The caregiver data indicate the adapted CHAMPSA program has served to increase the caregiver protective shield for preadolescent children compared to the comparative condition. Due to the universal prevention intervention being conducted in a typical randomized control design, the internal validity of our findings are considered strong, as the major difference in variables impinging on the experimental and control subjects was CHAMPSA. Further, we suggest that, while the target population was largely drawn from the Zulu ethnic group in South Africa, they are generally representative of black South Africans and that the external validity of the findings of the study for the South-African population is generally robust. Further, the findings mirror the CHAMP program in Chicago’s Southside and Westside; the Bronx, NY; and in Trinidad,9,16,20,27 suggesting universality of the CHAMP effects.
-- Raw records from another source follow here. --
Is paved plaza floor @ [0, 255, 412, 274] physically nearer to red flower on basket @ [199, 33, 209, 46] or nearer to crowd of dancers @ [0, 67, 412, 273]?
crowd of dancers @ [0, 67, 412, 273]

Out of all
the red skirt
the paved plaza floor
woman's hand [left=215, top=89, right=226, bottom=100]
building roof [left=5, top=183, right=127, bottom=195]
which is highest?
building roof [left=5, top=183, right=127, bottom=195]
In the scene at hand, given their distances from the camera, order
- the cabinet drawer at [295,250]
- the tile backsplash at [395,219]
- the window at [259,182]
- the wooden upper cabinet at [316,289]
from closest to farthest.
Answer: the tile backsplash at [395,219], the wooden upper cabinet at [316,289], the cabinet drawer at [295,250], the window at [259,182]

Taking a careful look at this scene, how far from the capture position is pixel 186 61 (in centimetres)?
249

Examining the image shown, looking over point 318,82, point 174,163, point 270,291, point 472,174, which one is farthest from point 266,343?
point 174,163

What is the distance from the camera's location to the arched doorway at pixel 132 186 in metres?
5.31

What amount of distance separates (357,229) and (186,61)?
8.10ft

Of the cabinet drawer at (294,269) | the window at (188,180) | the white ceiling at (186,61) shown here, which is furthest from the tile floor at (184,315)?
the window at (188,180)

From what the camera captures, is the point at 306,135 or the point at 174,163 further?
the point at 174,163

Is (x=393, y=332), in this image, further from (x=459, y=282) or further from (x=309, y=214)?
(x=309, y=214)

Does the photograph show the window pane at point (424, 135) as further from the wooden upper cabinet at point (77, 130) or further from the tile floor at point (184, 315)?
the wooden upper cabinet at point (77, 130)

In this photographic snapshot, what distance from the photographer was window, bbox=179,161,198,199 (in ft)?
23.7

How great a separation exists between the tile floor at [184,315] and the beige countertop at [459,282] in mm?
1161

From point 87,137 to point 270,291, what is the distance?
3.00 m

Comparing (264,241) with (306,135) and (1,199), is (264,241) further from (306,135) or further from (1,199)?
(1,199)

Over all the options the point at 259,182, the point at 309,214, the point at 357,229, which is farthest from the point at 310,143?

We suggest that central to ensuring the transportability and universality of the CHAMP program effects is to engage in a community collaborative approach to the adaptation and delivery of CHAMP ensuring cultural relativity in the application of universal principles of strengthening protective factors associated with less-risky behaviors for adolescents. It is also important to use business strategies59,60 on academic research to ensure science goes to service in a timely manner.

Acknowledgments

Financial support: The research project was funded by the National Institute of Mental Health (NIMH) grant #2RO1 MH-01-004 (principal investigator: Bell, Carl C. $2,179,890). The 2007 Collaborative HIV Adolescent Mental Health Program South Africa (CHAMPSA) service funding comes from a donation from a private nonpharmaceutical source and is earmarked for HIV prevention service delivery ($150,000). Neither NIMH nor the donation from the private nonpharmaceutical source had any involvement in the design or conduct of the study; in the collection, management, analysis or interpretation of the data; or preparation, review or approval of the manuscript.